Besides official and political position, which must frequently give character and fame to the lawyer, there are some other exceptions,—of those who hand down their names within the bounds of their profession by contributing valuable works to its legal literature. The legal writings of Lord Coke have contributed more than his office and influence to this result. Hale, Foster, Gilbert, and others may be placed in the same category. But that they have largely paid that debt which, according to Lord Bacon, every man owes to his profession, how soon would the names of Fearne, Hargrave, Butler, Preston, Powell, Stephen, and Williams have to be classed with those of Knowles, Perrot, and Prime!

There is one English legal writer whose fortune in this respect is peculiar. He produced an elementary work,—written with so much system and accuracy, and in style and language so pure and elegant, that it not only at once assumed and has ever since maintained the place of First Institute of legal education to all who make the common law of England their special study, but became a book of instruction and interest to scholars and gentlemen of all pursuits,—which has been for that reason translated into many other tongues. That lawyer was Sir William Blackstone. An American author has in like manner illustrated his name by a work which both here and abroad will forever stand alongside and share the enviable fame of that of the illustrious English commentator. It is unnecessary to name James Kent.

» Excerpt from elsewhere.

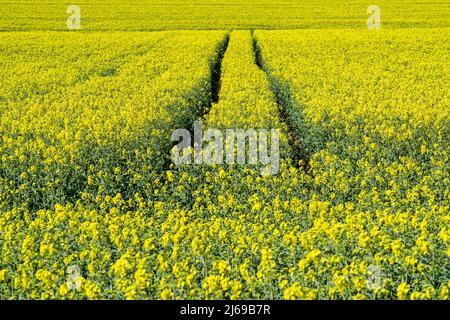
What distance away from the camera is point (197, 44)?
28859mm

The father of Sir William Blackstone was Charles Blackstone, a citizen and silkman of London, whose family was from the West of England. He was born on the 10th July, 1723: his father had died before; and he lost his mother at the early age of eleven.

By the early loss of both parents, William and his two brothers Charles and Henry were thrown upon the care of their maternal uncles. Charles and Henry were educated at Winchester, under the care of Dr. Bigg, who was warden of that school. Both of them took orders in the Church. The care and education of William fell to the lot of another uncle,—Mr. Thomas Bigg, an eminent surgeon of London.

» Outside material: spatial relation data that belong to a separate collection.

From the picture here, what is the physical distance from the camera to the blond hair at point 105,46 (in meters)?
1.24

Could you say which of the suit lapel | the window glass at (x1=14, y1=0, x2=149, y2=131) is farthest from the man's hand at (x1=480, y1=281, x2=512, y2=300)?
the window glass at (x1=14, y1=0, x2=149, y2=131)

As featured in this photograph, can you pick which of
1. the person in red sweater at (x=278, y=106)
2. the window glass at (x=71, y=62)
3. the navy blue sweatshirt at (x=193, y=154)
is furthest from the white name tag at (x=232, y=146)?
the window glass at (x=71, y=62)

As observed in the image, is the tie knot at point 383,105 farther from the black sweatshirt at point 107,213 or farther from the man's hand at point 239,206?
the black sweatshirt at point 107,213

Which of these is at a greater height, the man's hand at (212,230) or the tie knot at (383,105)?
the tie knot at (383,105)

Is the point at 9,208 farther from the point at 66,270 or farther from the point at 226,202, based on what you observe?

In 1730, William, then about seven years old, was put to school at the Charter-House, and in 1735 was, by the nomination of Sir Robert Walpole, through the influence of another member of his mother’s family, admitted as a scholar upon its foundation. He is said to have been a studious and exemplary boy and to have gained the favour of his masters. At the age of fifteen he was at the head of the school, and was thought sufficiently advanced to be removed to the university; and he was accordingly entered a commoner at Pembroke College, in Oxford, on the 30th of November, 1736. He was allowed to remain at school until after the 12th of December, the anniversary commemoration of the foundation of the Charter-House, in order that he might deliver the customary oration in honour of Richard Sutton,—by which he gained much applause.

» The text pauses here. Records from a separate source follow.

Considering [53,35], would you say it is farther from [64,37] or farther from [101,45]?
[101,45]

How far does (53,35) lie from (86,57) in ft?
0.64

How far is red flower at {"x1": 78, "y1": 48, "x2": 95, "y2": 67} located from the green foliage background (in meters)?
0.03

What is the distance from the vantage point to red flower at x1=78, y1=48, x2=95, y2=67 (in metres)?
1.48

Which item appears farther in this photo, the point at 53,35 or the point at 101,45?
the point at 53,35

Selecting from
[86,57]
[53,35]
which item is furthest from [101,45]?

After having been three years prosecuting his studies at this illustrious seat of learning, on the 20th November, 1741, being then eighteen, he entered himself a member of the Middle Temple and commenced the study of the law. He was called to the bar as soon as the probationary period of five years had expired,—viz., on the 28th November, 1746.

In the early periods of English jurisprudence, the Inns of Court were resorted to by large numbers of young gentlemen, not merely to acquire a profession, but to complete a liberal education by the study of the laws of their country. In the time of Fortescue, who wrote in the reign of Henry VI., there are said to have been about eighteen hundred or two thousand students in the Inns of Court and Chancery. The number was still very considerable in the time of Ben Jonson, who has left on record his estimate of their influence and character in the dedication of his comedy of Every Man out of his Humour, which he inscribed “To the noblest nurseries of humanity and liberty in the kingdom, the Inns of Court.” To characterize a law-school as the nursery of sound learning and civil liberty is indeed a highly-wrought eulogium of the legal profession,—a praise, however, which its history shows to have been well deserved. In the Inns of Chancery the younger students of the law were usually placed, “learning and studying,” says Fortescue, “the originals, and as it were the elements, of the law; who profiting therein, as they grew to ripeness, so were they admitted into the greater inns of the same study, called the Inns of Court.”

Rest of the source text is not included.